Iowa Supreme Court refuses to extend protections of implied warranty of workmanlike construction

by Gary Taylor

Luana Savings Bank v. Pro-Build Holdings, Inc. and United Building Centers
(Iowa Supreme Court, December 12, 2014)

Rosauer Corporation v. Sapp Development, LLC et al.
(Iowa Supreme Court, December 12, 2014)

In two cases decided December 12, the Iowa Supreme Court addressed the scope of the implied warranty of workmanlike construction.  This is a common law remedy developed by the courts “to protect an innocent home buyer by holding the experienced builder accountable for the quality of construction.”  When introduced by the Iowa Supreme Court in 1985 as a “logical extension of the implied warranty of habitability for a tenant leasing a home.”  The primary policy reason for these warranties is the “protection of innocent homeowners as consumers…to address the disparity in bargaining power between the consumer and the sophisticated builder-vendor.”

In Iowa, the elements of the implied warranty of workmanlike construction are:
(1) That the house was constructed to be occupied by the warrantee as a home;
(2) that the house was purchased from a builder-vendor, who had constructed it for the purpose of sale;
(3) that when sold, the house was not reasonably fit for its intended purpose or had not been constructed in a good and workmanlike manner;
(4) that, at the time of purchase, the buyer was unaware of the defect and had no reasonable means of discovering it; and
(5) that by reason of the defective condition the buyer suffered damages.

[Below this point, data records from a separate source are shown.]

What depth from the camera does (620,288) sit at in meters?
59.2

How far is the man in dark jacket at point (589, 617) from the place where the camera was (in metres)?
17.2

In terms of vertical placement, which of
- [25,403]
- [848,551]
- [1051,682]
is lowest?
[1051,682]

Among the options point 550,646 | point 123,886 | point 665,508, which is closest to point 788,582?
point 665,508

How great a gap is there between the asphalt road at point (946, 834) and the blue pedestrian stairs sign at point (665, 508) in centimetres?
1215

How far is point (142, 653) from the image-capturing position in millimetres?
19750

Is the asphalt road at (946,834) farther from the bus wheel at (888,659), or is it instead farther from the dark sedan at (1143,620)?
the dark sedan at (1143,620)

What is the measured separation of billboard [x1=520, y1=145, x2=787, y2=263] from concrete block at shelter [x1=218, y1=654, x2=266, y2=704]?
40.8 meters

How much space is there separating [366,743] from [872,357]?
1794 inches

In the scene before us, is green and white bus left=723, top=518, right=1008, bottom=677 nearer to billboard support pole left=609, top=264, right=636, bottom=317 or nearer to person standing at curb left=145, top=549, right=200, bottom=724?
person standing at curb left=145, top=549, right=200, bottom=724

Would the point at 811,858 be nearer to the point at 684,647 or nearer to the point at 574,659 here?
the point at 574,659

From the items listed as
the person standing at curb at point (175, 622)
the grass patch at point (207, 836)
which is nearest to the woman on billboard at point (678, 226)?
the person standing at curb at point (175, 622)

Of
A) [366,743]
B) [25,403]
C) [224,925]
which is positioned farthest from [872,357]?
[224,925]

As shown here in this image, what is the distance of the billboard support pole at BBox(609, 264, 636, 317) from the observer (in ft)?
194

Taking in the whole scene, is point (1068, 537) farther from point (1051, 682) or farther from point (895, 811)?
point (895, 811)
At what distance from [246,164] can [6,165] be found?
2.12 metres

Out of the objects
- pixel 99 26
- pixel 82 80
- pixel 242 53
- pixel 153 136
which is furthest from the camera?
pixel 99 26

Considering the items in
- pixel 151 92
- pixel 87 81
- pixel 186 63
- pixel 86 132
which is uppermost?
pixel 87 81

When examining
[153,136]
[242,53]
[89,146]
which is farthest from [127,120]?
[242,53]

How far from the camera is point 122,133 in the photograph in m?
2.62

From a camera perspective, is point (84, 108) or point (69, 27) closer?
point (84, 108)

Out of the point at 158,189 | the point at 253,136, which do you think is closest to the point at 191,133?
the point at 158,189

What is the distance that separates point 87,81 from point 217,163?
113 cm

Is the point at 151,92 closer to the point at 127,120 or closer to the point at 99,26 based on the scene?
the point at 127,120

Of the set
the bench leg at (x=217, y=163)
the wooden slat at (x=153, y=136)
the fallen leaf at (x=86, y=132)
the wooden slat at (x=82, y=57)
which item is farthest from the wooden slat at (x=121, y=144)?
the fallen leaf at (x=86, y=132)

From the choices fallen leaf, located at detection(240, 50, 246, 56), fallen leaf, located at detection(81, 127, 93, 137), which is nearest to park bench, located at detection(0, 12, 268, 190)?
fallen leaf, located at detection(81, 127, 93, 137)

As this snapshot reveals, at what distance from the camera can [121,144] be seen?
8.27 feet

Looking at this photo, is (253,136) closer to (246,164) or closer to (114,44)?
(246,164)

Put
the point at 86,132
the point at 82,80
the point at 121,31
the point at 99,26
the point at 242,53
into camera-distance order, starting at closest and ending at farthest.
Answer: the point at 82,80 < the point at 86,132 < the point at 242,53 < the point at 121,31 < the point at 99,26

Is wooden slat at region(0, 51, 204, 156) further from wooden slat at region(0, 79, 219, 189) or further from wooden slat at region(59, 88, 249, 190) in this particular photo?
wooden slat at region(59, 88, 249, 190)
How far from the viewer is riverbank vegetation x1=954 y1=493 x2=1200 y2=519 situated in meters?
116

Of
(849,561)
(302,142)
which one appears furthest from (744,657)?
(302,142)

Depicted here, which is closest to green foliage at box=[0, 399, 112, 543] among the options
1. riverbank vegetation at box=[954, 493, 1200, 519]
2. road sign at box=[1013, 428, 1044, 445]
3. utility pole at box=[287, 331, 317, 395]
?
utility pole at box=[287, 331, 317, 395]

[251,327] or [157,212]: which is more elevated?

In Luana Savings Bank v. Pro-Build Holdings, Inc. and United Building Centers  the Court was asked to extend the warranty to protect a bank that had acquired a mold-infested apartment complex by deed in lieu of foreclosure.  Luna Savings Bank had financed the construction of two apartment buildings that, after a series of transactions, came to be owned by Shalom Rubashkin, an owner of Agriprocessors, Inc. in Postville, who was eventually indicted, convicted, and sentenced to prison for bank fraud and other financial and  immigration crimes after the federal Immigration and Customs Enforcement raid on Agriprocessors in 2008.  In June 2009 Rubashkin gave the bank a deed in lieu of foreclosure in satisfaction of the bank’s mortgage interest in the apartment complexes.  It was then that the bank discovered substantial black mold in the apartments, resulting from improper installation of window and air conditioning units, and inadequate attic ventilation.

After determining that the bank’s claim failed the 5-part test set forth above, the court found that none of the policy justifications for the implied warranty of workmanlike construction justified extending it for the protection of lenders.  A defective dwelling is not the same problem for a lender as it is for a home dweller.  Furthermore, the lender has other ways of protecting itself in a transaction, and it is not the case that the lender is in an unequal bargaining position relative to the builder.

In Rosauer Corporation v. Sapp Development, LLC et al. the court refused the protections of the implied warranty to the purchaser of a residential lot without a home or other structure.  In this case the plaintiff, a contractor-developer, bought a lot from a realtor to build townhomes for sale. The contractor alleged that the lot had improperly compacted backfill, requiring extensive additional work to get it ready for construction. Plaintiff sued the original developers whose contractor had performed the substandard soil work.

The court applied the 5 elements listed above, and found the plaintiff’s claim lacking in all respects. As in Luana Savings, the court then examined the policy justifications for the implied warranty of workmanlike construction and found that they did not demand the extension of its protection to this purchaser, who was in no way in a similar position to an innocent homebuyer.